### Extract to read

Cliff note version: Had a great initial date with a guy and we set a second for this past Sunday. Drove all the way to him and had a wonderful time. The "just got home" text at the end of the night was super shady and I got worried I wouldn't hear from him again. Didn't hear from him all day yesterday, when prior to the Sunday date we at least "checked in" (that sounds weird, but I don't know what else to call a small amount of texts back and forth) daily. Thanks to everyone here, largely I was told not to write him off quite yet. He did text me today at 12:53. Said "Hey pretty girl, I just landed home in ______ (a state or two south of us), but you came to mind. I want to see you when I get back."

 

I was in a particularly long meeting at work and texted him once I got out, unfortunately two hours later saying "Hey there! Sorry, just got out of a three hour meeting. Oh cool! I'd like that, when are you due back?" I get that he's busy and doing stuff, but it's now 7:10 pm and I still haven't heard from him, four hours later.

### Collected material
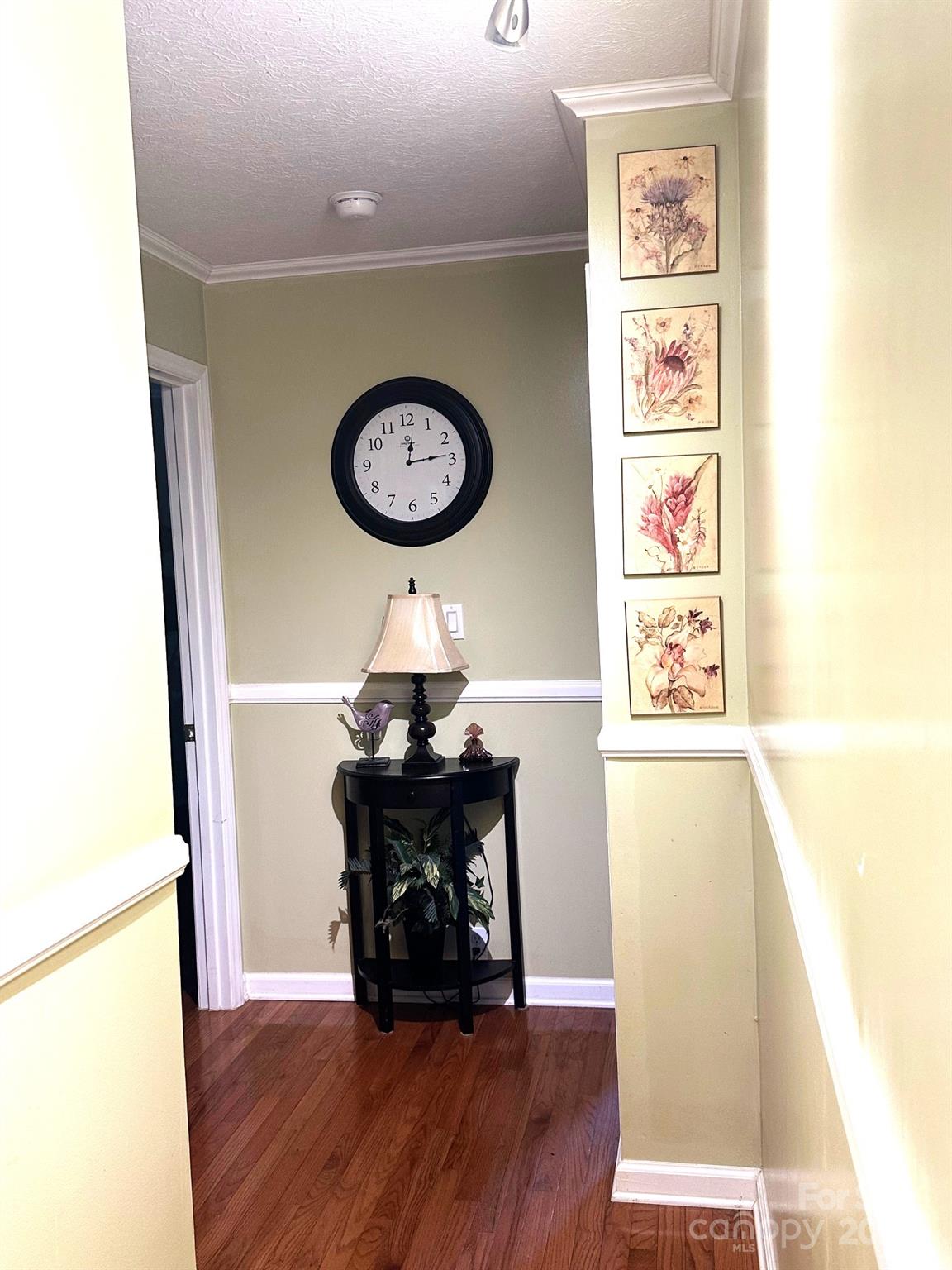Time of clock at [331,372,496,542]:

### Aim of the exercise
Carry on the post about waiting for a reply after a second date, starting right after its last sentence.

### Reply
 

Still not a huge deal, a little unnerving, but he's away. The problem is that a new guy that I exchanged a few messages with on the dating site asked me to meet up in DC with him this weekend (he's from Maryland). Granted, current guy didn't set a date or time, just when he got back, but my job only affords me to take treks out that way on the weekends so that's when it would really have to be.

 

I know if it were your girlfriends or friends in general, if plans came along you make them and tell the poor 'fella "sorry, ya snooze ya lose", but what is protocol on going on a date with a different person?

 

It would be really great if I could just go both Saturday AND Sunday, but my car lately has been giving me some trouble and the mechanic last week said I REALLY need to be looking at some new tires, which I can't get for another two weeks so I'm very hesitant about taking that trek out there twice in one weekend.

 

Should I set a time limit on how much longer I'm willing to wait for a text back? How long would that be? Should I just go ahead and accept the new date because it was offered and just tell third date guy I'm busy even though I'd rather go out with him? I'm still getting used to the dating multiple people, it feels awful honestly, like I'm being sneaky and doing a disservice. I know though that being crushed when something ends is 200x worse.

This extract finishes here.